> **Exercise goal**
Reproduce the rows below, substituting "recording device" for every instance of "camera" and leaving everything else untouched.

> **Input for this task**
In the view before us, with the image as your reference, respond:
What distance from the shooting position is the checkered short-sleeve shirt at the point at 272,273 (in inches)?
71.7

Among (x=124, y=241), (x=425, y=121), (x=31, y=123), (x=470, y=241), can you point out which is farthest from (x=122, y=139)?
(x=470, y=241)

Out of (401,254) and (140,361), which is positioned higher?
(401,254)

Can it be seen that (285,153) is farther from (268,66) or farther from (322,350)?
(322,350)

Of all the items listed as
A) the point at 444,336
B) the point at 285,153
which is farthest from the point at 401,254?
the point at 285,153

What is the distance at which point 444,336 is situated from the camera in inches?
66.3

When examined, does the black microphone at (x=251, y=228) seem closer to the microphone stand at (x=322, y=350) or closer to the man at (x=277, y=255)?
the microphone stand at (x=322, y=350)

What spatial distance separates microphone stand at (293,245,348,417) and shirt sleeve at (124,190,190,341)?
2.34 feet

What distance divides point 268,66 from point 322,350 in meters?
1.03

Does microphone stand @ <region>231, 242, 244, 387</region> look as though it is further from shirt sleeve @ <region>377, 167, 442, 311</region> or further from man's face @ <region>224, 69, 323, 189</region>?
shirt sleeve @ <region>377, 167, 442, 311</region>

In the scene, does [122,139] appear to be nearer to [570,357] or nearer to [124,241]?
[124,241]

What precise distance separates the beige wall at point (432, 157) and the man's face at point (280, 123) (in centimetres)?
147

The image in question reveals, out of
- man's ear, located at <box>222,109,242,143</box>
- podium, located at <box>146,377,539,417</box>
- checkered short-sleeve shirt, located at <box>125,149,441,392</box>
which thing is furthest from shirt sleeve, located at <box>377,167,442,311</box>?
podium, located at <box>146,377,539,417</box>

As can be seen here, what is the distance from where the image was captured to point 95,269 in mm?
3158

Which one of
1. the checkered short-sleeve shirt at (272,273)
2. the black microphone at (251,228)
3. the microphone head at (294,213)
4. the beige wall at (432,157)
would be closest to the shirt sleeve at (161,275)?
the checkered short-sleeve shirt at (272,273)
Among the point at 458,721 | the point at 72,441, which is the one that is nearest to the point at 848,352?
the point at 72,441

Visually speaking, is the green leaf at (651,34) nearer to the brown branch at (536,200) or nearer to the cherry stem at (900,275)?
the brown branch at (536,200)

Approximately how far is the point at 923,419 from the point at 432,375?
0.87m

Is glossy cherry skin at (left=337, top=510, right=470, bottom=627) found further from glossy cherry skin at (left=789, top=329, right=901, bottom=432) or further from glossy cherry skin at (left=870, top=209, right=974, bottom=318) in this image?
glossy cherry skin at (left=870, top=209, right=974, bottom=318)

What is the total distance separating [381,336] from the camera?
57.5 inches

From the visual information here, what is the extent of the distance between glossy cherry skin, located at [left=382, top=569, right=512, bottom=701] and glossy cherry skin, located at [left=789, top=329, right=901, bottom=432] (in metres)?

> **Solved exercise**
In the view before us, with the image as your reference, respond:
What distance from the shooting position is the checkered short-sleeve shirt at the point at 272,273 (in inches)?
71.7

Among (x=124, y=241), (x=425, y=121), (x=31, y=123), (x=470, y=241), can you point out which is farthest from (x=122, y=139)?
(x=470, y=241)

Out of (401,254) and (140,361), which is positioned higher?
(401,254)

Can it be seen that (285,153) is farther from (268,66) or farther from (322,350)?
(322,350)

Of all the items listed as
A) the point at 444,336
B) the point at 285,153
which is farthest from the point at 401,254?
the point at 285,153

What is the distance at which point 444,336 is situated from the recording device in inches?
66.3

When examined, does the black microphone at (x=251, y=228) seem closer to the microphone stand at (x=322, y=350) or closer to the man at (x=277, y=255)?
the microphone stand at (x=322, y=350)

What spatial distance separates microphone stand at (293,245,348,417) and shirt sleeve at (124,190,190,341)?
2.34 feet

What distance divides point 268,66 from point 322,350 in meters?
1.03

Does microphone stand @ <region>231, 242, 244, 387</region> look as though it is further from shirt sleeve @ <region>377, 167, 442, 311</region> or further from man's face @ <region>224, 69, 323, 189</region>?
shirt sleeve @ <region>377, 167, 442, 311</region>

In the scene, does [122,139] appear to be nearer to [570,357] or nearer to [124,241]?
[124,241]

What precise distance separates the beige wall at point (432, 157) and the man's face at point (280, 123) (in centimetres)?
147

The image in question reveals, out of
- man's ear, located at <box>222,109,242,143</box>
- podium, located at <box>146,377,539,417</box>
- checkered short-sleeve shirt, located at <box>125,149,441,392</box>
which thing is furthest from shirt sleeve, located at <box>377,167,442,311</box>?
podium, located at <box>146,377,539,417</box>

As can be seen here, what is the distance from where the image was captured to point 95,269 in mm?
3158

Which one of
1. the checkered short-sleeve shirt at (272,273)
2. the black microphone at (251,228)
3. the microphone head at (294,213)
4. the beige wall at (432,157)
would be closest to the shirt sleeve at (161,275)?
the checkered short-sleeve shirt at (272,273)
Among the point at 458,721 | the point at 72,441, which is the one that is nearest to the point at 848,352?
the point at 72,441

Visually speaking, is the green leaf at (651,34) nearer to the brown branch at (536,200) or nearer to the cherry stem at (900,275)?
the brown branch at (536,200)

Approximately how far is the point at 923,419 from the point at 432,375?
0.87m

Is glossy cherry skin at (left=337, top=510, right=470, bottom=627) found further from glossy cherry skin at (left=789, top=329, right=901, bottom=432) or further from glossy cherry skin at (left=870, top=209, right=974, bottom=318) in this image?
glossy cherry skin at (left=870, top=209, right=974, bottom=318)

What is the total distance separating [381,336] from the recording device?
57.5 inches

From the visual information here, what is the extent of the distance between glossy cherry skin, located at [left=382, top=569, right=512, bottom=701] and glossy cherry skin, located at [left=789, top=329, right=901, bottom=432] (in metres)?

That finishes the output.